TASK DETAILS
Format all of the records below as a numbered list, skipping any blank lines. Leave the pictures out of your answer.

(Stored dataset items)
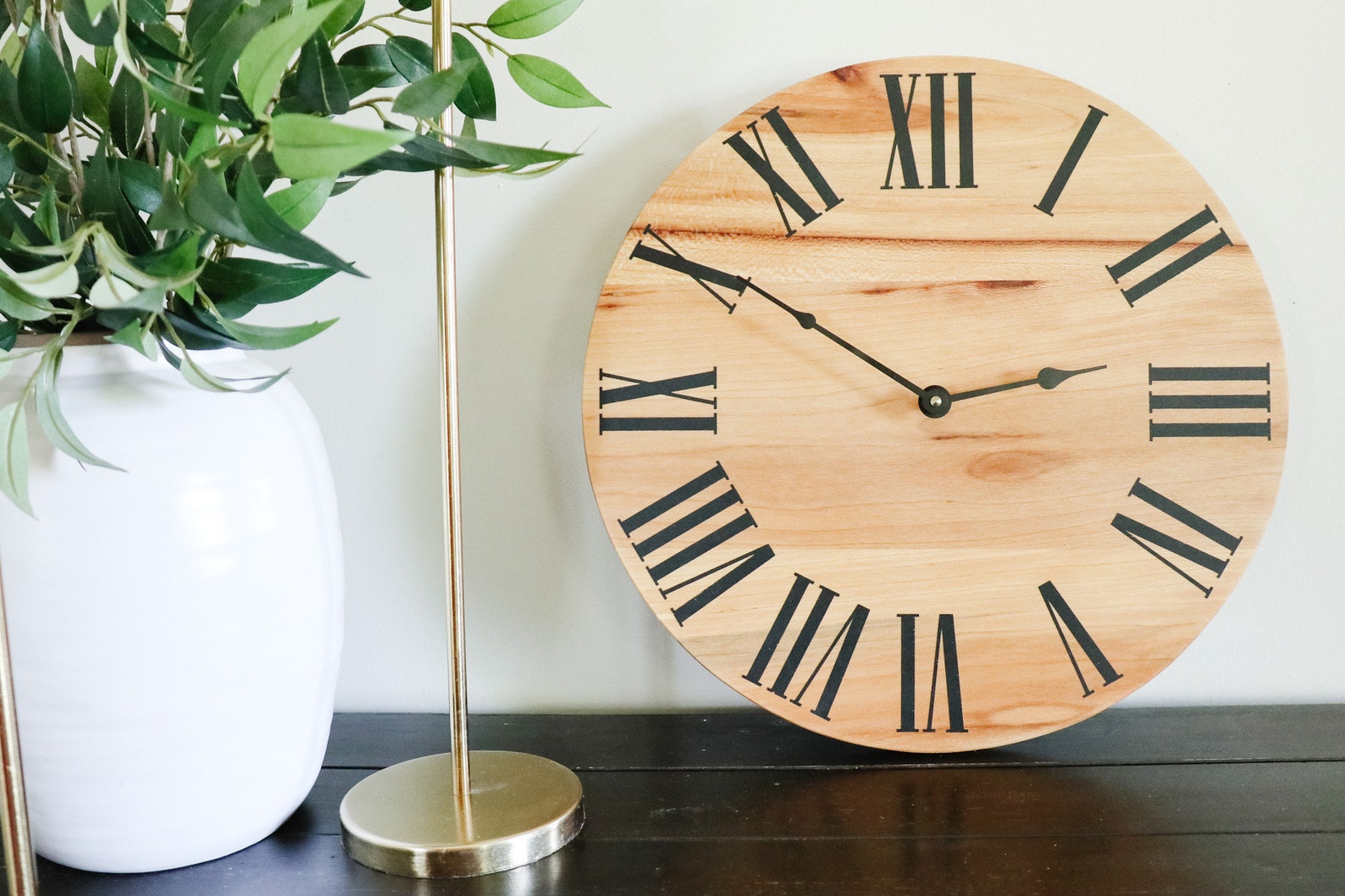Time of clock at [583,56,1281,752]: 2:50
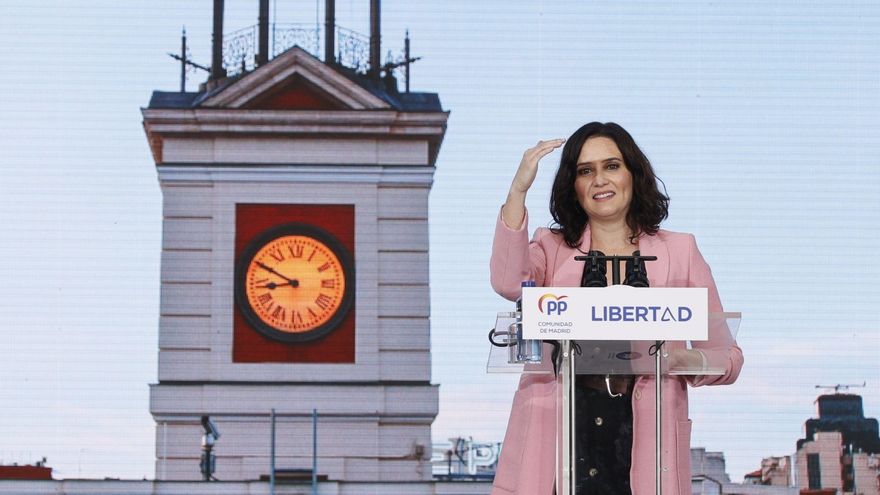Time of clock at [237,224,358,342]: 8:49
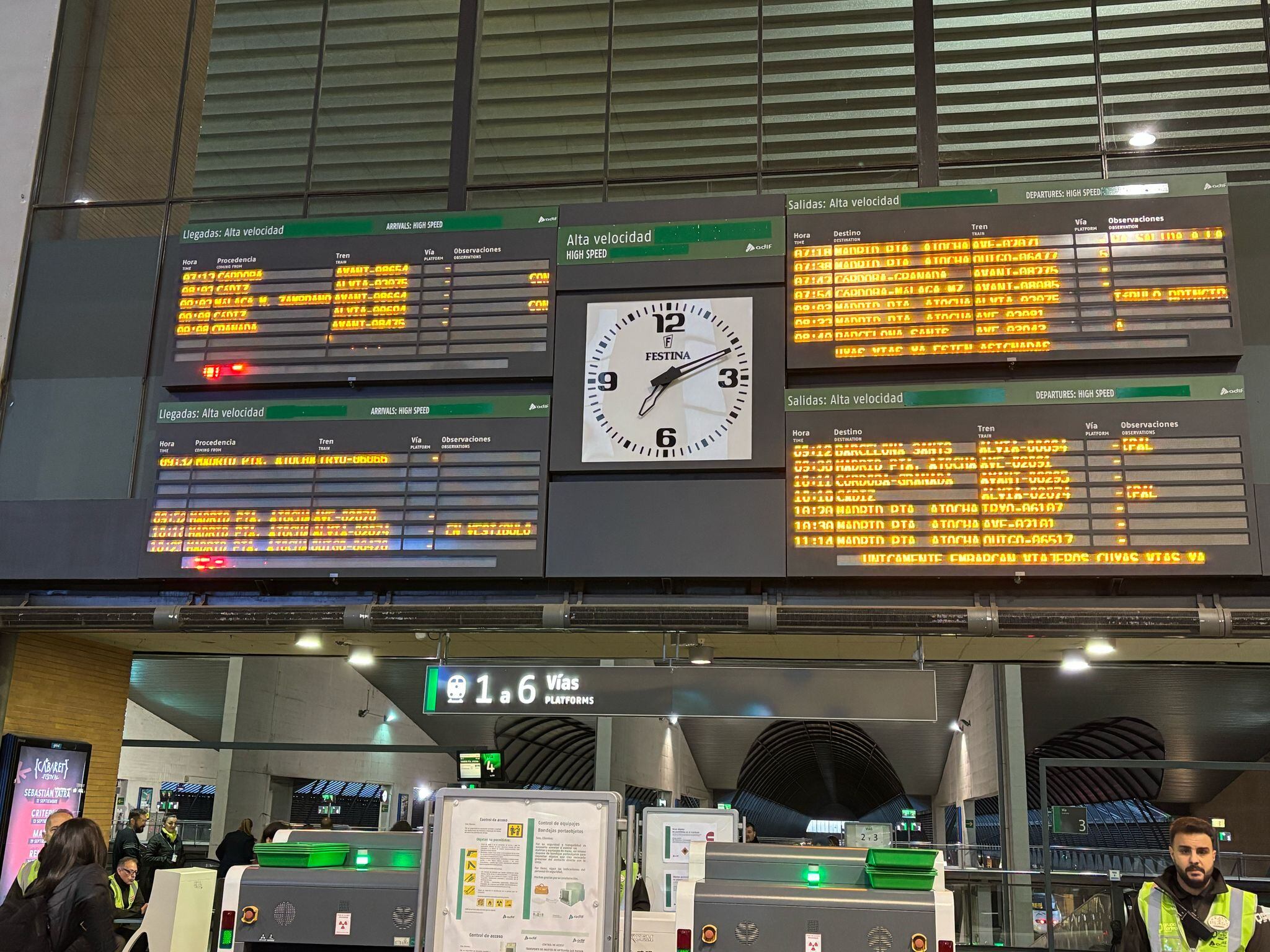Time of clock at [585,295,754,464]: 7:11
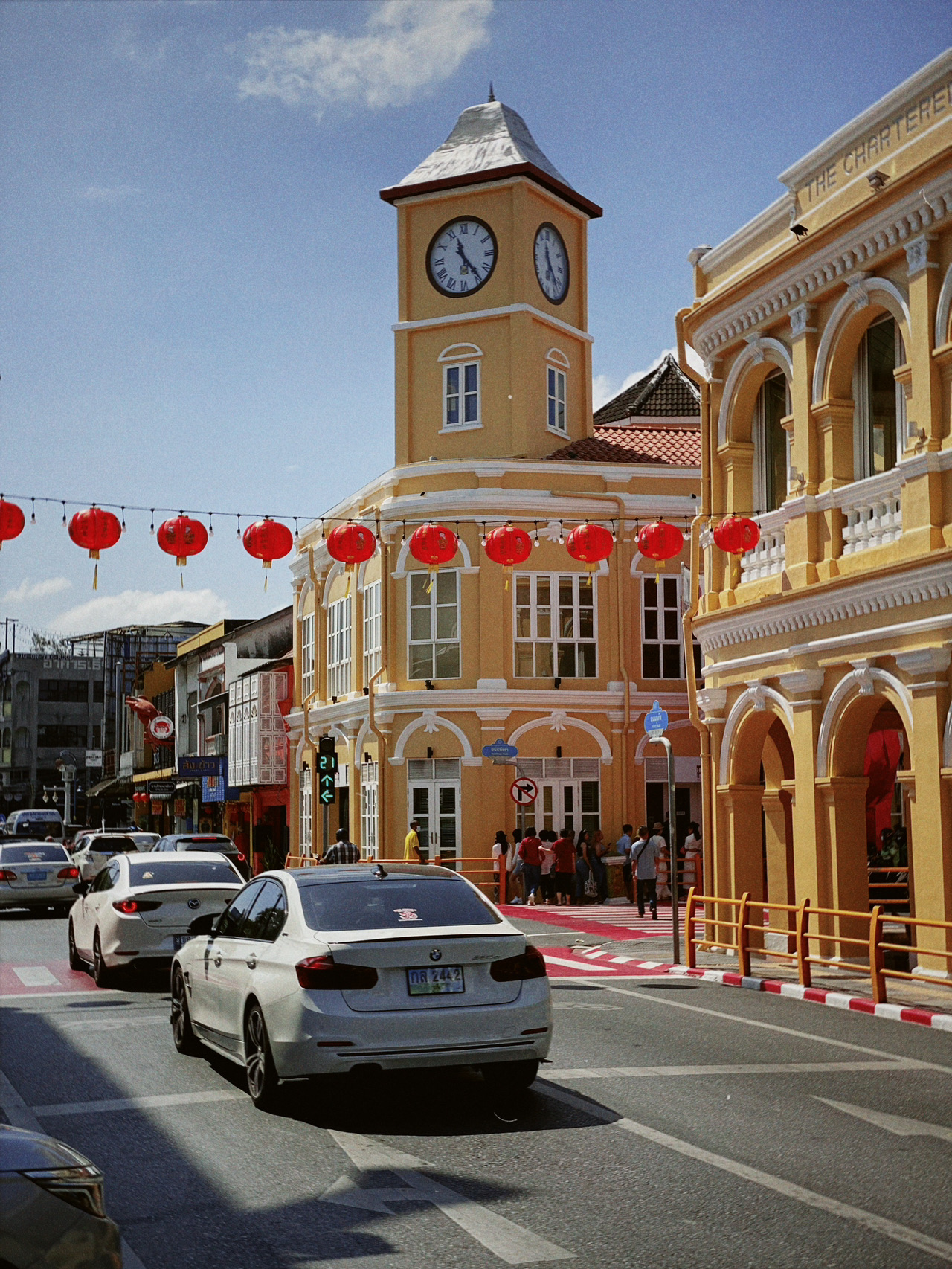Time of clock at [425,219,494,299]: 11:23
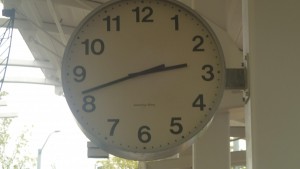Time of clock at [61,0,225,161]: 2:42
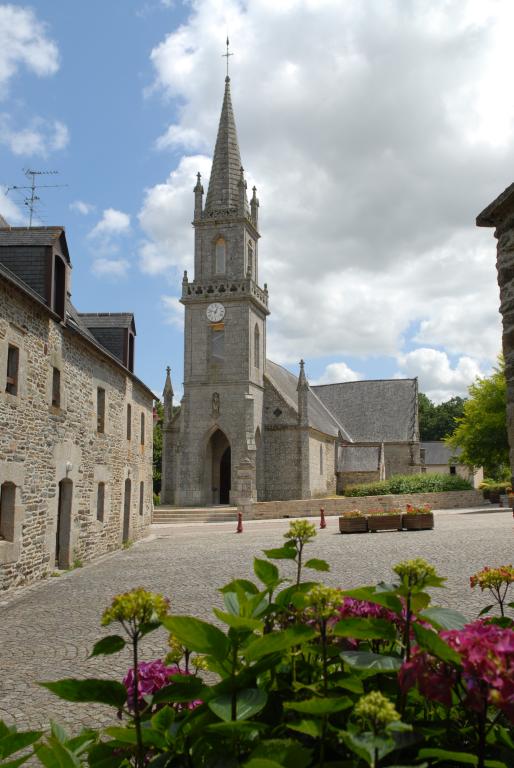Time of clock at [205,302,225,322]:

FULL RESPONSE
1. Time of clock at [583,56,1281,752]: 2:50
2. Time of clock at [237,224,358,342]: 8:49
3. Time of clock at [585,295,754,464]: 7:11
4. Time of clock at [425,219,494,299]: 11:23
5. Time of clock at [61,0,225,161]: 2:42
6. Time of clock at [205,302,225,322]:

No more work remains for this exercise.